PROBLEM TO SOLVE
Please reproduce all of the material below, line for line and word for word.

MATERIAL FOR THE TASK

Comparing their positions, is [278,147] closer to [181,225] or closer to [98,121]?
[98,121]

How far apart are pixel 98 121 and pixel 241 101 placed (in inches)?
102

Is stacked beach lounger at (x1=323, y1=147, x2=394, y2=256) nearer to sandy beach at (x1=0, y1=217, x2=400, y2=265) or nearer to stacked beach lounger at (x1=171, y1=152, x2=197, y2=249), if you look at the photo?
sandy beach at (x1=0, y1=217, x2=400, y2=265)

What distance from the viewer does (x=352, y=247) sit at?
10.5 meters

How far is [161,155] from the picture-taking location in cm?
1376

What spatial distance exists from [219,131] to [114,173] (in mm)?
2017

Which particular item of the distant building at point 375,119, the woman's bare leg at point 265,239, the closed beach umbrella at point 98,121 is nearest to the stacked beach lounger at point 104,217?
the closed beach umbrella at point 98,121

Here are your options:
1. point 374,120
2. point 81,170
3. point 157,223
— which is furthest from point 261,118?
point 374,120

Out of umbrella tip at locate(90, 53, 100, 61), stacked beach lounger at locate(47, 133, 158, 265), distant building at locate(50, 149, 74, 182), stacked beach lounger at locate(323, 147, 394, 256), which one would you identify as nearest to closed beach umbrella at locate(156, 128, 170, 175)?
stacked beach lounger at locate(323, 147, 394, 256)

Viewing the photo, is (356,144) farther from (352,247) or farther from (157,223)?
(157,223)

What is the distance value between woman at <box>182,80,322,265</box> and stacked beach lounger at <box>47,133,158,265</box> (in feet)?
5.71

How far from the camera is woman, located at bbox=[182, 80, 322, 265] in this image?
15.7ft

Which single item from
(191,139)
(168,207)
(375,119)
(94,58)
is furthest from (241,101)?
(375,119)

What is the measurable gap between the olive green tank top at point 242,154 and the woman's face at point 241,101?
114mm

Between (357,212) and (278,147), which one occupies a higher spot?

TASK RESPONSE
Comparing their positions, is [278,147] closer to [181,225] or closer to [98,121]?
[98,121]

How far apart are pixel 98 121 and pixel 241 101 placed (in inches)?
102

Is stacked beach lounger at (x1=323, y1=147, x2=394, y2=256) nearer to sandy beach at (x1=0, y1=217, x2=400, y2=265) or nearer to stacked beach lounger at (x1=171, y1=152, x2=197, y2=249), if you look at the photo?
sandy beach at (x1=0, y1=217, x2=400, y2=265)

What distance from the viewer does (x=352, y=247) sit at?
10.5 meters

How far is [161,155] from the picture-taking location in cm?
1376

What spatial distance exists from [219,131] to [114,173] (in mm)?
2017

Which particular item of the distant building at point 375,119, the woman's bare leg at point 265,239, the closed beach umbrella at point 98,121 is nearest to the stacked beach lounger at point 104,217?
the closed beach umbrella at point 98,121

Here are your options:
1. point 374,120
2. point 81,170
3. point 157,223
— which is furthest from point 261,118?
point 374,120

Out of umbrella tip at locate(90, 53, 100, 61), stacked beach lounger at locate(47, 133, 158, 265), distant building at locate(50, 149, 74, 182), stacked beach lounger at locate(323, 147, 394, 256), which one would you identify as nearest to closed beach umbrella at locate(156, 128, 170, 175)?
stacked beach lounger at locate(323, 147, 394, 256)

Viewing the photo, is (356,144) farther from (352,247) or farther from (157,223)?
(157,223)

What is the distance value between woman at <box>182,80,322,265</box> and stacked beach lounger at <box>47,133,158,265</box> (in feet)?
5.71

How far from the camera is woman, located at bbox=[182, 80, 322, 265] in this image?
15.7ft

Which single item from
(191,139)
(168,207)
(375,119)
(94,58)
is furthest from (241,101)?
(375,119)

What is the measurable gap between the olive green tank top at point 242,154 and the woman's face at point 241,101?
114mm

Between (357,212) and (278,147), which one occupies a higher spot?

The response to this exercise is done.